Enfrentar o aparato repressivo dos escravistas brasileiros significava pagar com a vida, por execução sumária ou por condenação à morte, ou ser submetido legalmente a castigos horrendos. O senhor de escravos detinha o poder de punir os seus cativos. A justiça era acionada quando a ação de um escravo envolvia interesses de terceiros. A história, escrita pelos escravistas, pintou um quadro de interação entre cativos e proprietários que faz jus às ficções mais românticas e falsas de um José de Alencar. Todo o sistema funcionava no sentido de cercar, caçar e neutralizar os fugitivos e os rebeldes.

A astúcia do escravismo brasileiro foi simular uma malemolência de relações que não existiu ou só existiu circunstancialmente. Difundiu-se a ideia de que senhores e escravos, à sombra das mangueiras, em dias langorosos, uns embalando os outros nas redes das sestas regeneradoras, fundiam-se superando abismos raciais e o fato de serem proprietário e propriedade. Em certos momentos de distensão, isso até ocorreu. Nada, porém, jamais apagou a separação estrutural entre o sujeito e o submetido. Mesmo quando o dono engravidava suas propriedades, prevalecia a relação de dominação que os ligava e separava cruelmente. Se a escrava chegava a apaixonar-se pelo senhor, ou este por sua cativa, o efeito estrutural não se apagava. Também não se pode ignorar os jogos de sedução e de esperança de emancipação ou de melhor tratamento na complexa rede de envolvimentos possíveis.

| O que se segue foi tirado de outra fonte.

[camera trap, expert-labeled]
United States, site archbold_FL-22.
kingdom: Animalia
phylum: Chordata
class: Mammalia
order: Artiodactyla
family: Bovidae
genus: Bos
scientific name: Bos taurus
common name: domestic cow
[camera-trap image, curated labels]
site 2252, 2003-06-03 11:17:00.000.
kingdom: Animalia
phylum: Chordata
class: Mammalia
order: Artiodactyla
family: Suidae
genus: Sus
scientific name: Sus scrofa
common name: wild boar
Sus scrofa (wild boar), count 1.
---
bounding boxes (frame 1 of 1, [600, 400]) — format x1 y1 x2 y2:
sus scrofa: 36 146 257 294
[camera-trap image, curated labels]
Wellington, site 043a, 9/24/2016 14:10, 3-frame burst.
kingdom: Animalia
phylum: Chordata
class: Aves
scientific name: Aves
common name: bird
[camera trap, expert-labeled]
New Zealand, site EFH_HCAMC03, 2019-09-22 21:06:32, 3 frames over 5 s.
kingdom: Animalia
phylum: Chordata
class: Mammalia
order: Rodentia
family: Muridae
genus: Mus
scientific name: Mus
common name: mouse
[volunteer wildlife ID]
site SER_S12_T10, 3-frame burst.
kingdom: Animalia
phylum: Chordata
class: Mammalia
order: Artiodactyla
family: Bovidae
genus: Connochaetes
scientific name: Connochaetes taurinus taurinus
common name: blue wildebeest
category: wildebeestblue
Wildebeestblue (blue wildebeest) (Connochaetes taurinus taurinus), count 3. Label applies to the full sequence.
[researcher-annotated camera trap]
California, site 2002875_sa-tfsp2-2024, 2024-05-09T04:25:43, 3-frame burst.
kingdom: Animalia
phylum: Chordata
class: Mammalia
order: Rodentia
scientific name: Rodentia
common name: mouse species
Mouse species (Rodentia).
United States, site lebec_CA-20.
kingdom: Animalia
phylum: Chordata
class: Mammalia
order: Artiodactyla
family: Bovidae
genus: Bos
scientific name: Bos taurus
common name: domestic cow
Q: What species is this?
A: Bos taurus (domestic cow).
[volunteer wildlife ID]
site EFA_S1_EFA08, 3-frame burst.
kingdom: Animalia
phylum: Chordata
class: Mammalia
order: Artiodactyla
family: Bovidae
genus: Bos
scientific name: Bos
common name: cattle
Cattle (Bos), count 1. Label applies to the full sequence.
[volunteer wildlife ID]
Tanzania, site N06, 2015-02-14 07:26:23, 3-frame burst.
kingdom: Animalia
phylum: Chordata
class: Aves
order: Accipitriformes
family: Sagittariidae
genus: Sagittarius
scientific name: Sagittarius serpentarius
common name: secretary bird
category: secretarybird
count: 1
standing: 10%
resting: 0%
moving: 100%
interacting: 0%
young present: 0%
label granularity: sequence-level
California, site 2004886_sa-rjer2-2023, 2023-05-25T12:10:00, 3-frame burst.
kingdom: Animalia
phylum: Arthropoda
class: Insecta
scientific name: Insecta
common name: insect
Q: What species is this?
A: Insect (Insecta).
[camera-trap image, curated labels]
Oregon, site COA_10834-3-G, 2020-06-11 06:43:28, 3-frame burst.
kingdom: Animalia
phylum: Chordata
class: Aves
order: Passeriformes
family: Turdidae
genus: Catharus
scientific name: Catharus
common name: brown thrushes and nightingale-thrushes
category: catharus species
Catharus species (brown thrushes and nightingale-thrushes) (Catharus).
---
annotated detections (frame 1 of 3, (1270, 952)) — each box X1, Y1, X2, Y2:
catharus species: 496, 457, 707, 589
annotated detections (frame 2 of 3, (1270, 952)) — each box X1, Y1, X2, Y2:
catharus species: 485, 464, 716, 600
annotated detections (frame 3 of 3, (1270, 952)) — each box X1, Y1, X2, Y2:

A consciência de horror finalmente ganhou as ruas. Os abolicionistas conceberam múltiplas formas de enfrentamento com os escravistas. Como se viu, entre os principais ativistas da abolição estiveram homens como José do Patrocínio, André Rebouças e Luiz Gama. Se Gama morreu cedo, os outros dois levaram a luta ao seu triunfo. Em certo momento, a tomada do espaço público tornou-se determinante e corriqueira. A abolição teve suas manifestações de rua, seus comícios, suas bandeiras, seus confrontos com a polícia, suas estratégias de divulgação, seu “marketing”, seus slogans e suas formas de produção de notícias, de acontecimentos e de manchetes.

Os teatros, no século XIX, eram os espaços nobres da cena pública. Neles, os abolicionistas ou emancipacionistas encenaram, com realismo de folhetim, as suas melhores ações contra a ideologia escravista. Uma das estratégias mais bem-sucedidas e impactantes usadas pelos ativistas foi a das libertações “ao vivo”, graças a alforrias concedidas por proprietários convencidos da nobreza da causa, ou pela compra de cativos a partir de fundos de doações, em espetáculos com direito a cenário, trilha sonora e figurino. Negros de branco eram libertados sob os aplausos incontidos da “sociedade”.

A produção do espetáculo exigia algum requinte e a presença de celebridades que lhes dessem uma aura. O compositor Carlos Gomes participou de algumas dessas operações. Em 27 de julho de 1880, no Teatro D. Pedro II, em homenagem ao próprio maestro, foi libertado, ao vivo, o escravo Julião, “conduzido pela mão da célebre cantora Durand, todo vestido de branco, no meio de ovações delirantes da plateia, onde senhoras, de pé, batiam palmas, jogavam flores e agitavam lenços freneticamente (Estrada, 2005, p. 81). Em setembro, em Campinas, ainda em homenagem a Carlos Gomes, o empresário William Van Vleck Lidgerwood libertou ao vivo outros dois escravos jovens.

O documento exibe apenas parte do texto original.